Text passage:
***

MIT Media Laboratory

Perceptual Computing

The Perceptual Computing Section of the Media Laboratory is concerned with making computers understand their environment, with special emphasis on understanding and cooperating with people. The Section consists of eight faculty, six postgraduate researchers, and more than forty graduate students in the areas of vision, music, speech, and multimodal interaction. Faculty participating in the Media Lab's ICCV open house include Aaron Bobick, Mike Bove, Roz Picard, Ted Adelson, and Alex Pentland.

Demonstration Abstracts

Lightness, Transparency, and Mid-Level Vision
Some new brightness illusions will be demonstrated. These illusions indicate the importance of mid-level mechanisms involving transparency, occlusion, and lighting.

Object-oriented television and Cheops processing system
Cheops is a data-flow computer built in the lab which can be used to display such "structured video" programs in real time. Structured video is represented as 2D and 3D objects rather than pixels or frames. These objects are "transmitted" together with a script that tells how to assemble them to make a television program.

Automated Extraction and Resynthesis of Walkers
Automated layer decomposition of walkers in an image sequence: an approach for efficient coding and resynthesis of walking motion using component layers.

Put That There/Models from Video
We will show a wide-baseline stereo system for tracking people in 3-D based on symbolic correspondence. The system is self-calibrated and the output is used for gestural control in a 3-D audio visual environment.We will also show a system for building 3D models from video, which is based on our Structure-from-Motion research, described in last month's IEEE PAMI.

***

Input data:
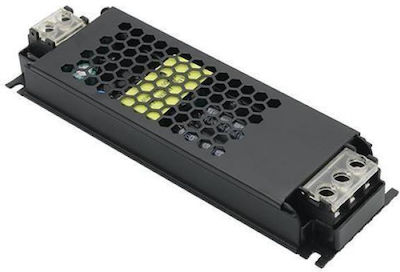 IP20 LED Power Supply 150W 48V Eurolamp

***

List of tasks:
1. Translate this sentence from the perceptual computing text into Spanish: "Structured video is represented as 2D and 3D objects rather than pixels or frames."
2. Please copy word for word everything in the perceptual computing text from "Lightness, Transparency, and" down to "occlusion, and lighting.".
The data has no connection to the text about perceptual computing.

Solved problems:
1. El video estructurado se representa como objetos 2D y 3D en lugar de píxeles o fotogramas.

2.
Lightness, Transparency, and Mid-Level Vision
Some new brightness illusions will be demonstrated. These illusions indicate the importance of mid-level mechanisms involving transparency, occlusion, and lighting.